Мир отошедшему, вечный покойОтходящим в страну искупления.Свет незакатный, помилуйДушу Чистилища!
1922
Души чистилища*
Скалы Каменистая тропинка, обрывы в клочьях белого тумана. Тишина горных высот. Иной раз солнце прорывает облака, падает на камни и осветит нежный анемон. Орлы висят над пропастями. Впереди – Ангел-вожатый в скромной белой одежде. За ним, ступая медленно, группами и в одиночку, восходят тени На повороте, под водительством другого Ангела к ним примыкает новая толпа. Встретившись, смешиваются Мы слышим голоса двоих.
Первый. Лелио, ты? Вот где мы свиделись…
Лелио (обнимая его). Наконец-то! Сколько времени бреду я так, безвестными дорогами, в туманах, между гор, и никого, и никого… Чужие тени, ангелы вечно прекрасные, вечно далекие, но никого из тех, кого мы знали и любили на земле.
Филострато. Ты помнишь еще землю, нашу жизнь, меня, мой музыкант?
Лелио. Я помню много – тебя в особенности. Помню родственность путей, и нашу дружбу, и всего тебя, художник тихий. Помню нежность утр на твоих картинах, свет росы, жемчуг восходов, тающие дымки и бездонные озера, бледные ладьи, скользящие.
Филострато. Искусство! Первым вспомнил ты о нем.

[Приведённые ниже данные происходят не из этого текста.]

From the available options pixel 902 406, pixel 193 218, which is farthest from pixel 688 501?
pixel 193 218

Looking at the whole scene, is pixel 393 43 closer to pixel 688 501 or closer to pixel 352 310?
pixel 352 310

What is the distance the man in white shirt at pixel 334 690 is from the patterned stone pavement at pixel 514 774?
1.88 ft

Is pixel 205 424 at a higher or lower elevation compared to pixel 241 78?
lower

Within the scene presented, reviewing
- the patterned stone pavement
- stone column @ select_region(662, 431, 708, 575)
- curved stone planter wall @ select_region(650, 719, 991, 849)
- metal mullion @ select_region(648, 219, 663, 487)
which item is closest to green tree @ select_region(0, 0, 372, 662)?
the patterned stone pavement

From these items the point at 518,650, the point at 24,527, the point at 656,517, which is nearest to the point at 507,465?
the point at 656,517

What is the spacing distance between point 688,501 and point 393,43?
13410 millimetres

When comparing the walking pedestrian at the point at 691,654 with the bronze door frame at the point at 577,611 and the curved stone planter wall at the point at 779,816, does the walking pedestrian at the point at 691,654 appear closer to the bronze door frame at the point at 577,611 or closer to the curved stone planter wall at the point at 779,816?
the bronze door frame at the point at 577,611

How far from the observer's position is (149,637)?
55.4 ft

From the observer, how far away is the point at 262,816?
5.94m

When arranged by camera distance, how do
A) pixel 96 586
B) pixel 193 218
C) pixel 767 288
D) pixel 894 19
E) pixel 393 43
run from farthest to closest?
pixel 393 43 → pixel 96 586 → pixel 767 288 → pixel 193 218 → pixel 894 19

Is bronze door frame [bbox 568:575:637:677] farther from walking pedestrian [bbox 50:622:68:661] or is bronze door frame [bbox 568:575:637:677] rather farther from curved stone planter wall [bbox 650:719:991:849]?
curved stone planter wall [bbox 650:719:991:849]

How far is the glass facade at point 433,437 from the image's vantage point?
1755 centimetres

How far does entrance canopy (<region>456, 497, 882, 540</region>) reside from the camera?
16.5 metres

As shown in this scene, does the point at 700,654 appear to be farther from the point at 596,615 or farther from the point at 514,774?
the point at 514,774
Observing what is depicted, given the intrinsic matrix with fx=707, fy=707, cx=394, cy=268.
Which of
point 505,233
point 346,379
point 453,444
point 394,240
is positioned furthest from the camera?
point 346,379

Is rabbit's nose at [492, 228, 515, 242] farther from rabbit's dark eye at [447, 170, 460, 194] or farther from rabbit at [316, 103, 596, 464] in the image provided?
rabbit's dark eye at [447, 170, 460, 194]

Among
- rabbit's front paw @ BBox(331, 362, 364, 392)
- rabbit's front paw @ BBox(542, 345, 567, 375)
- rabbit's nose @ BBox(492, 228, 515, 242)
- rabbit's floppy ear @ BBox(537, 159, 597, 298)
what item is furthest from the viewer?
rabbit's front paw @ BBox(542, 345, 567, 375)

Не позабыть и мне звуков светлых твоих. О, как они сребристы!.. Вздох, весна, печаль… Психея милая. Беспрекословно слушались тебя и клавесины, флейта, скрипка.
Лелио. Да, жизни протекали рядом. С юности до старости.
Филострато. Мы не очень были счастливы. Но все же вспоминаем жизнь охотно.
Лелио (ласково). Ты был известен, многие тебя любили, женщины задумывались о тебе. Жизнь протекала плавно. Ты любил ее очарования… и (с улыбкой) – много ведь им предавался. Но всегда какую-то печаль в тебе я чувствовал.
Филострато. Я вижу твою чистую, ясную жизнь музыканта. Монашеское было в ней, хотя ты и не чуждался света. И за бутылкой доброго вина, дыхания земли, нередко мы разогревались.
Лелио. Но я не помню, как попал сюда.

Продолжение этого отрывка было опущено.